## YOUR INSTRUCTIONS
Write out the listing verbatim. No pictures belong in it.

## SUPPLIED DATA

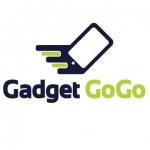 Logo for Gadget GoGo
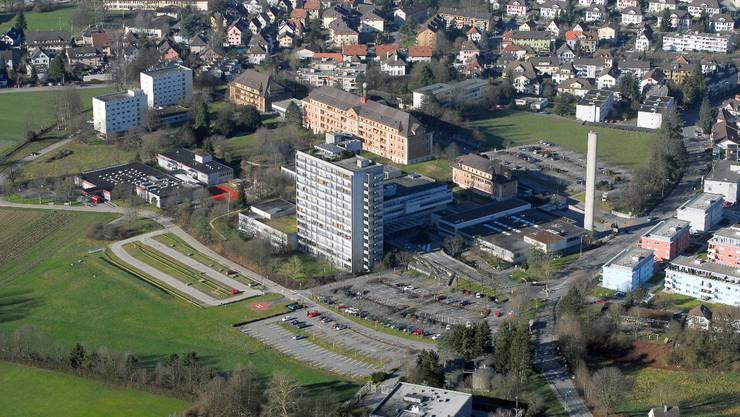 Das alte Bürgerspital Solothurn. 2012 hat das Stimmvolk dem Kredit von 340 Millionen Franken für ein neues Bürgerspital zugestimmt.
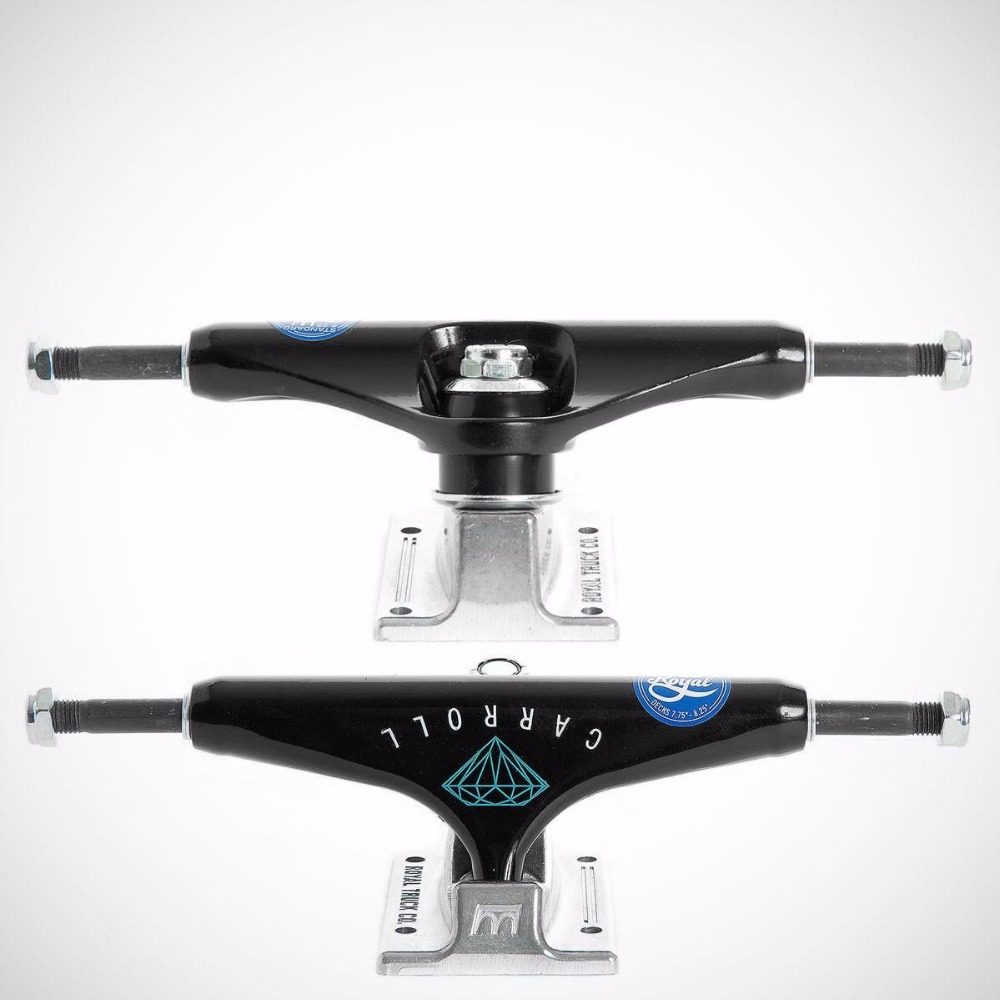 Royal 2PCS Black Skateboard Trucks 5.25 Middle Hollow Truck Skate board Bridge for Skate Deck Aluminum Skateboard Bracket футболка tom tailor 1038413 09 70 6593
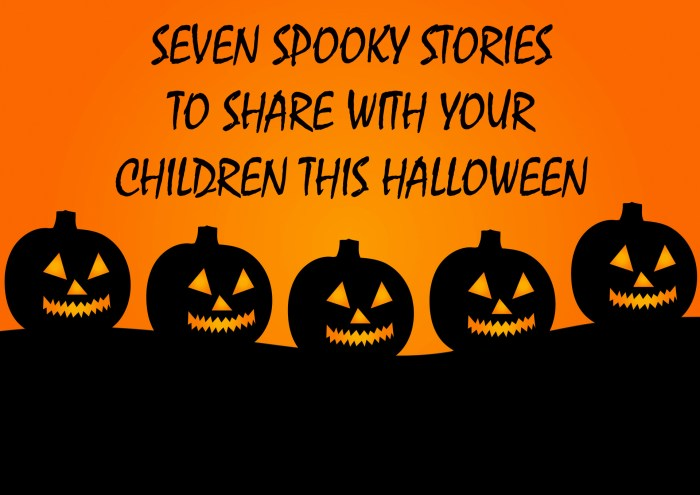 Seven Spooky Stories To Share With Your Children This Halloween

## THE ANSWER
 Logo for Gadget GoGo
 Das alte Bürgerspital Solothurn. 2012 hat das Stimmvolk dem Kredit von 340 Millionen Franken für ein neues Bürgerspital zugestimmt.
 Royal 2PCS Black Skateboard Trucks 5.25 Middle Hollow Truck Skate board Bridge for Skate Deck Aluminum Skateboard Bracket футболка tom tailor 1038413 09 70 6593
 Seven Spooky Stories To Share With Your Children This Halloween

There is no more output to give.